I reach around her and grab my boxers anyway, letting the towel drop to the floor and stepping into them.
“Victor,” she persists, “you can’t be the hero. Not for her or for anyone else. You know this. What you’re doing, what you’re feeling is only going to get you killed.”
I pull my thumbs from the elastic, letting it snap against my h*ps and shut Samantha up with the hard look in my eyes.
“You’re way off the mark, Sam,” I say, glaring at her. “You think you see something in me for her because it’s what you’re used to believing you saw in me for you.” Instantly, I regret my words.

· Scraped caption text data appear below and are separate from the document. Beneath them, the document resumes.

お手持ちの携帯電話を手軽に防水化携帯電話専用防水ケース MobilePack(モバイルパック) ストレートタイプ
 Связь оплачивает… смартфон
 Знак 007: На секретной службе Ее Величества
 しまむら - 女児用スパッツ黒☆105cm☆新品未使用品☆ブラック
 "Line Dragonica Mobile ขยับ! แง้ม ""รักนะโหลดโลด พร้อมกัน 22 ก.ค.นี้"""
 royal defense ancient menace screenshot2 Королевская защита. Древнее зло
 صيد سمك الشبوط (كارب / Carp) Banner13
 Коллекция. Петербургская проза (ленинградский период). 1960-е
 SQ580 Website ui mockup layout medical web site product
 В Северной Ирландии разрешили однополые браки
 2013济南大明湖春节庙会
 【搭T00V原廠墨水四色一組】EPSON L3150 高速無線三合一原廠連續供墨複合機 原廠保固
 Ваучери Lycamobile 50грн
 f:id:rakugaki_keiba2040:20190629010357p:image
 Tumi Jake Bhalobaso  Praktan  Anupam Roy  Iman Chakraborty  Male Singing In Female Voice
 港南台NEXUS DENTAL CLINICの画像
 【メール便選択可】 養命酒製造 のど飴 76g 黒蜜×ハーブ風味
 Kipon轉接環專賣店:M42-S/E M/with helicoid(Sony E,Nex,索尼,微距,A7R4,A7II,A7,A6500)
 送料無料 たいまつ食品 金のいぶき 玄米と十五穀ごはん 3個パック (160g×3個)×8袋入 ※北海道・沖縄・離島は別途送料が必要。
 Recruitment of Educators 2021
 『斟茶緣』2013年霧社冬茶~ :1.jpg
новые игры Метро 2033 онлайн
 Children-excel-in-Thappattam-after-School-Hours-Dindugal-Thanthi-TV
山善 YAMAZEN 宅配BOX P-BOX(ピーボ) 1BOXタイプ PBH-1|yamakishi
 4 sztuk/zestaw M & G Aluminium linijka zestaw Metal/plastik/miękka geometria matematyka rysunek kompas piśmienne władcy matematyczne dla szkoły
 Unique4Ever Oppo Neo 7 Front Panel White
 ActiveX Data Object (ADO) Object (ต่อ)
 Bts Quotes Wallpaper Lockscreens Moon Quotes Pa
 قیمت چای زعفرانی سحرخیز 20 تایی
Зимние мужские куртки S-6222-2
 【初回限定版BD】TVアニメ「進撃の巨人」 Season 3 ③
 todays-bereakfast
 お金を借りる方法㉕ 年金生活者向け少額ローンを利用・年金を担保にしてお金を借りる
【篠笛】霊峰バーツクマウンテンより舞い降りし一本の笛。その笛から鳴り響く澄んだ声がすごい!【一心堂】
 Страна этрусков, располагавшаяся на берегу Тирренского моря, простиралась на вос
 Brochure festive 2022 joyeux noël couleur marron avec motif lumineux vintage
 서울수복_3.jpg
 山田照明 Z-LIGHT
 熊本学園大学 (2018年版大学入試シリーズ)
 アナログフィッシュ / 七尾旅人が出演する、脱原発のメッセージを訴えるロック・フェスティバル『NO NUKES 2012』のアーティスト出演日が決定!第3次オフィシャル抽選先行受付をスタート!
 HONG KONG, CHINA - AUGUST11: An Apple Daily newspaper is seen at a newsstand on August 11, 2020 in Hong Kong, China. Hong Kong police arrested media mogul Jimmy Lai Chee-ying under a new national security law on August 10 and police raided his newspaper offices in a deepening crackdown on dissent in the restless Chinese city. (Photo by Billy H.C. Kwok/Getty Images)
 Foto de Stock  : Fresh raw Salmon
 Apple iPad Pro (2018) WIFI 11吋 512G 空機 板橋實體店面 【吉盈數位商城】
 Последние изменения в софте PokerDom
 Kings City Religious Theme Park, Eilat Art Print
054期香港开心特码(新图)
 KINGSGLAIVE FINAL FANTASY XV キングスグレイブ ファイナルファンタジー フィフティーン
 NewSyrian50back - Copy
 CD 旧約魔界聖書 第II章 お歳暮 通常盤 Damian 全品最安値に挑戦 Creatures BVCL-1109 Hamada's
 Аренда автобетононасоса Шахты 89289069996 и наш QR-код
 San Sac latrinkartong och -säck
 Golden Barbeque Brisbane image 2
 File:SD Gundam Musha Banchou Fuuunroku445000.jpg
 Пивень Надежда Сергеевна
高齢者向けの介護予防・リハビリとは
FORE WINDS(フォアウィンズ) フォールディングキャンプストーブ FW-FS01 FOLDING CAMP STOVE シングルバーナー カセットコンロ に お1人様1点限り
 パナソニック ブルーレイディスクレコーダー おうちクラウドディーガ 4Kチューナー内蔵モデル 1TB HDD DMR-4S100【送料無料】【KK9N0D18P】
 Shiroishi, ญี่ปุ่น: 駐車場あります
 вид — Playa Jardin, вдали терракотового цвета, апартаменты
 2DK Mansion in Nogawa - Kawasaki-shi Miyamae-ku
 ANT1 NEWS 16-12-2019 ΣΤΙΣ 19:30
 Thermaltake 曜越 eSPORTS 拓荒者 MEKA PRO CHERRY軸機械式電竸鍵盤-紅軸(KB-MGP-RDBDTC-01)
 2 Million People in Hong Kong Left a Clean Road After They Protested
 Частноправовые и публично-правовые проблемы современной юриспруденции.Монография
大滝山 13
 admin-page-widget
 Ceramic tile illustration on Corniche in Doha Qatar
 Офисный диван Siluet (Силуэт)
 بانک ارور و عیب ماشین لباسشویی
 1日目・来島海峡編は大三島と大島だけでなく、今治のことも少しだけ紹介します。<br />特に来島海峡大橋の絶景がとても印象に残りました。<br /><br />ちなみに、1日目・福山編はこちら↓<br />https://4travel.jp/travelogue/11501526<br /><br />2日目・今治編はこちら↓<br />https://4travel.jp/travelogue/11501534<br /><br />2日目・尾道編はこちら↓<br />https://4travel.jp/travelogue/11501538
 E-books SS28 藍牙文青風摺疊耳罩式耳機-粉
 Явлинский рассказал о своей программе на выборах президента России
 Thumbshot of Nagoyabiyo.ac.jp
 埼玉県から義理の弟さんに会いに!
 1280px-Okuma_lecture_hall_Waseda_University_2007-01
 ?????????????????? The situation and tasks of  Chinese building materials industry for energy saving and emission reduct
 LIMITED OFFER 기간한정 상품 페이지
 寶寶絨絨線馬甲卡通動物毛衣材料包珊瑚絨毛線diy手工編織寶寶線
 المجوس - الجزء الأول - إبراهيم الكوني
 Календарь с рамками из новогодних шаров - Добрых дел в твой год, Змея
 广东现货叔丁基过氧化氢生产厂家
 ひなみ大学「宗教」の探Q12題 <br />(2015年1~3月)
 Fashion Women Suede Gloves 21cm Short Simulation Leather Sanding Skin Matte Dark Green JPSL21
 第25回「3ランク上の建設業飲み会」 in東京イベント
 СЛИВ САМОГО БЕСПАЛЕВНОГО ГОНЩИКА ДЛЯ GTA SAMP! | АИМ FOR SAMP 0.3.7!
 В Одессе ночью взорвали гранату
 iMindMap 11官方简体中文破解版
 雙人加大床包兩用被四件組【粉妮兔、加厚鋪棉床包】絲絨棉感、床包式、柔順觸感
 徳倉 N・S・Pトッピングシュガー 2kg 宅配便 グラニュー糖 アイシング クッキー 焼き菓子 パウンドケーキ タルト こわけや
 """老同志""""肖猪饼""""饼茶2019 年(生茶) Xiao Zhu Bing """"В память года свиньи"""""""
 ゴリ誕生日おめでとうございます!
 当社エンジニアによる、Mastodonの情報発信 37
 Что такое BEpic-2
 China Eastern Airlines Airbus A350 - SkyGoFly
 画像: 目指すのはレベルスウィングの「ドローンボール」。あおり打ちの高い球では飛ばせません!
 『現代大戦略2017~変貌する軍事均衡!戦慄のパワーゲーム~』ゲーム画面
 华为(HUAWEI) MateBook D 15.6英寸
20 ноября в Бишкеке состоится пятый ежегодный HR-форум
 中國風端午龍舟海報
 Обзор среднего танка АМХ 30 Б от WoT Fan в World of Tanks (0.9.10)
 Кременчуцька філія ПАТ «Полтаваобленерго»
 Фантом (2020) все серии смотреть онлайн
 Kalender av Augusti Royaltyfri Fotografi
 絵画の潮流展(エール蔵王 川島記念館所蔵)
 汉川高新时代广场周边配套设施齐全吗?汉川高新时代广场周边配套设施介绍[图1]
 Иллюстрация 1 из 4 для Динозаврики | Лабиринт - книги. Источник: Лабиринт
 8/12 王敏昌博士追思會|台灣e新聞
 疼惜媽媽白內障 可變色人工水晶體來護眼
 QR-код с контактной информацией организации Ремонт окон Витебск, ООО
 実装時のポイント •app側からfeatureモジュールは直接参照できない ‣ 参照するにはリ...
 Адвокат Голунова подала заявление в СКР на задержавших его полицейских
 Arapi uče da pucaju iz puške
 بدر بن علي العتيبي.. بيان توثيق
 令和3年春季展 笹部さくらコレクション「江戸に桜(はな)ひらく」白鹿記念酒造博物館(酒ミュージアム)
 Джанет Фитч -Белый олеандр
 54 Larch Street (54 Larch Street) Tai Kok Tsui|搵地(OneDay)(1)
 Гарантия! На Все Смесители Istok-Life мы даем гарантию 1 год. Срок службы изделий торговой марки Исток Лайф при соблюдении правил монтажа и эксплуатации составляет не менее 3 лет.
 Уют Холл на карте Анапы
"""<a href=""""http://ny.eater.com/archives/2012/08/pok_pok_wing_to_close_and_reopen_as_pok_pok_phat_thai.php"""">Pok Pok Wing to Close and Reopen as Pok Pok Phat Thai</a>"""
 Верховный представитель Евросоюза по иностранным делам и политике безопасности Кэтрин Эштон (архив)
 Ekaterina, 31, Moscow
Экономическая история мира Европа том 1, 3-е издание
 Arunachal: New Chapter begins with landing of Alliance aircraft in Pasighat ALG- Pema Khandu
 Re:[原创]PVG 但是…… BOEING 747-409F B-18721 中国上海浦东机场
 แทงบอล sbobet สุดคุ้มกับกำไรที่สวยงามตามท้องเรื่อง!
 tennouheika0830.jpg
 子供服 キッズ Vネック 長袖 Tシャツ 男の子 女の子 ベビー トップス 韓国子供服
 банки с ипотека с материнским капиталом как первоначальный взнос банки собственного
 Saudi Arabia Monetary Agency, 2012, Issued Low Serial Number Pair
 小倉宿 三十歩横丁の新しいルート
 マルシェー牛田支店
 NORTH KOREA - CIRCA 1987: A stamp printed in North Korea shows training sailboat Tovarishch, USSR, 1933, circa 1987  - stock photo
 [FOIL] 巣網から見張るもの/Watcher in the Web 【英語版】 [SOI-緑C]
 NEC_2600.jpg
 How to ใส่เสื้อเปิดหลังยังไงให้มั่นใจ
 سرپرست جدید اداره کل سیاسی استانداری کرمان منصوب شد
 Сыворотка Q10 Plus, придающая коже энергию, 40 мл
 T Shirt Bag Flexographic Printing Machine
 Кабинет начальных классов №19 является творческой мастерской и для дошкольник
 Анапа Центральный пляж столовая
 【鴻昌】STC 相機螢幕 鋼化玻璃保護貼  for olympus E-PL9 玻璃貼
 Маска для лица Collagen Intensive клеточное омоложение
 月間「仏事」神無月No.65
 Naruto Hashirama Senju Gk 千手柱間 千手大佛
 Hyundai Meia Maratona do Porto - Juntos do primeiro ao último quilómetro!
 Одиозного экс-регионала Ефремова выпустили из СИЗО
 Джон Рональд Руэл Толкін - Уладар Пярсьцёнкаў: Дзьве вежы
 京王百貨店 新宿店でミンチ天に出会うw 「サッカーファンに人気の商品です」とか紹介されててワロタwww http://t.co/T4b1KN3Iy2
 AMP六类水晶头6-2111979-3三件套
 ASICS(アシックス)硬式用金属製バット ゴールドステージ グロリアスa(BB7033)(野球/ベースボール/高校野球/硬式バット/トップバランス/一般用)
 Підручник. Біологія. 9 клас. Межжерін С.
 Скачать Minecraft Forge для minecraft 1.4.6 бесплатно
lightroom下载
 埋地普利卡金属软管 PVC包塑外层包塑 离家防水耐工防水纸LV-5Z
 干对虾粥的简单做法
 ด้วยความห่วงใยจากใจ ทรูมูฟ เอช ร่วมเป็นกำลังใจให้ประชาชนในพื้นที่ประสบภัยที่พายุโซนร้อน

Samantha glares at me coldly, her fingers pressing aggressively into her biceps. “What are you saying? That it’s what you think I—.” She can’t look at me anymore and her eyes stray toward the shower. Because she knows I’m right. I shouldn’t have said it, but she can’t deny the truth.
Finally she looks at me again, hurt and admission on her features. “You’re right,” she says. “I have always thought of you in that way. I read into things between us wrong and saw things that weren’t there.”
I keep silent to let her finish, but it seems that she has.
“I truly am sorry for anything I have done to you,” I say and mean it with everything in me.
She shakes her graying blonde head. “No, Victor, you did everything right. You saw that I was developing feelings for you before I knew it myself and you did the right thing.”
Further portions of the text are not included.